Well-placed displays encourage learners to view information frequently, and this can be combined with teaching that incorporates recall activity to reap the benefits of retrieval practice. This also allows learners to integrate new information from lessons into what they have previously learned, as building cognitive links between new and old knowledge is an important part of active learning.
2. Fluid spaces
For younger learners such as primary school pupils, creativity can be encouraged through varied, fluid spaces. Spaces with moderate complexity have been found to support cooperative behaviour in young children, and these can be created through partitions, as well as walls with unusual features such as curves.
Using innovative solutions like magnetic plaster, idea generation can be reinforced through displaying learners’ work on classroom walls without the bother of adhesive materials. This method brings a whole host of benefits - including when the content is displayed on classroom walls, learners have an explicit and visual way of referring back to previous lessons.
3. Flipped classrooms
As well as giving learners more freedom, unusual or broken up classroom layouts allow teachers to allocate areas to different types of activity; while there might be an area for more traditional learning, with learners’ desks facing a board at the front, there could also be play areas and art areas, where learners can learn by doing.

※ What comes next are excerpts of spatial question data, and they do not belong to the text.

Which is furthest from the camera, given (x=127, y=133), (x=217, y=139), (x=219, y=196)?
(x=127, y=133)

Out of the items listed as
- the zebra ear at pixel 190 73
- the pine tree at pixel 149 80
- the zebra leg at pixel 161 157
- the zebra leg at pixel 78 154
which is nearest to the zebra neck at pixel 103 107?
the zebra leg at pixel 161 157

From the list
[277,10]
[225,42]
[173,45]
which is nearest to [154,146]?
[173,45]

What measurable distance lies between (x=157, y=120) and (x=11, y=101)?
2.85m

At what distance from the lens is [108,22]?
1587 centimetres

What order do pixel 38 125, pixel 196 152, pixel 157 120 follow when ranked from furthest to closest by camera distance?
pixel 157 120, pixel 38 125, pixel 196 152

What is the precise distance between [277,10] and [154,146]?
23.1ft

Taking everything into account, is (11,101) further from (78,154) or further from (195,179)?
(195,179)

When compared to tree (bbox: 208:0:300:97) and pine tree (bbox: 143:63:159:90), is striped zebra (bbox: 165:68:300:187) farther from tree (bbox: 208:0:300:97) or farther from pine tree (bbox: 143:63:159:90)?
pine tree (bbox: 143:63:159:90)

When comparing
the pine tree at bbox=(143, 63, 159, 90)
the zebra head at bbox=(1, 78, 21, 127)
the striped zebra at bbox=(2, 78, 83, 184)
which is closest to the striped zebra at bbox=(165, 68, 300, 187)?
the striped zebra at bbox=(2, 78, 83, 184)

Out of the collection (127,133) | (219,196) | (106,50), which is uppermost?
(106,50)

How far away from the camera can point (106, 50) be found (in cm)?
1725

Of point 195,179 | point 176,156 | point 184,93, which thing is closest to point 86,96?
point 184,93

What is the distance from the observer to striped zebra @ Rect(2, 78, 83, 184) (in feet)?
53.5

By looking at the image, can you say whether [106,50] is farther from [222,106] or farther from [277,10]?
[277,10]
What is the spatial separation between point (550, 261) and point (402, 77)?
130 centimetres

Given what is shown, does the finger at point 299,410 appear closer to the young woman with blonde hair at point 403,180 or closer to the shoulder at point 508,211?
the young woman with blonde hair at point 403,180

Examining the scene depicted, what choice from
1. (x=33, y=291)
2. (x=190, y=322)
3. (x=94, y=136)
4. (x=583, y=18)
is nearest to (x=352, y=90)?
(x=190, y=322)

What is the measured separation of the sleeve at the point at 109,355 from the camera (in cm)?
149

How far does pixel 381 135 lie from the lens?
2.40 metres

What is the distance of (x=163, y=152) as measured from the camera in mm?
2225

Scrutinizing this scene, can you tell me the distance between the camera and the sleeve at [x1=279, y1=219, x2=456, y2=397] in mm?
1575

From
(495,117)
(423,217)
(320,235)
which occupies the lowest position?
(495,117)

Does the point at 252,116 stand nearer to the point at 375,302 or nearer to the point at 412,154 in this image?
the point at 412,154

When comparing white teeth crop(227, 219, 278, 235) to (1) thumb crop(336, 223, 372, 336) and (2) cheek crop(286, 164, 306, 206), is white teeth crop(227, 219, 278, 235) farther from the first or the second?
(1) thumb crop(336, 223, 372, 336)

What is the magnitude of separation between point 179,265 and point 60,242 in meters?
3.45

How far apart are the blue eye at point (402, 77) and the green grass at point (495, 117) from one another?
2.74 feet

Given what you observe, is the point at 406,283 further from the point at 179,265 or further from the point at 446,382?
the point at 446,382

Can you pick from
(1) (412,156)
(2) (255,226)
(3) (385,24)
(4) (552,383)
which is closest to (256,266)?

With adult learners, flexible classrooms mean different parts of the same space could be used for teacher-led lectures, group discussion and small scale collaboration, where teachers use a ‘flipped classroom’ to facilitate learner activity.
A reduction in psychological and physiological stress through reduced noise levels has a profound effect on active learning. Within the flipped classroom, where 20 learners could be speaking at once while collaborating within small groups, it’s important to limit sound reverberation, and this can be achieved through acoustic ceiling tiles. The better the acoustics, the better the communication between individuals which will improve social interaction and learning.
5. Break-out areas
Enabling pupils to get truly involved with their learning often means letting them work in their own space, such as a breakout room. Together, variety and choice breed creativity, which is key to any active learning environment. In addition, a sense of ownership of the classroom has been shown to increase feelings of responsibility for learning.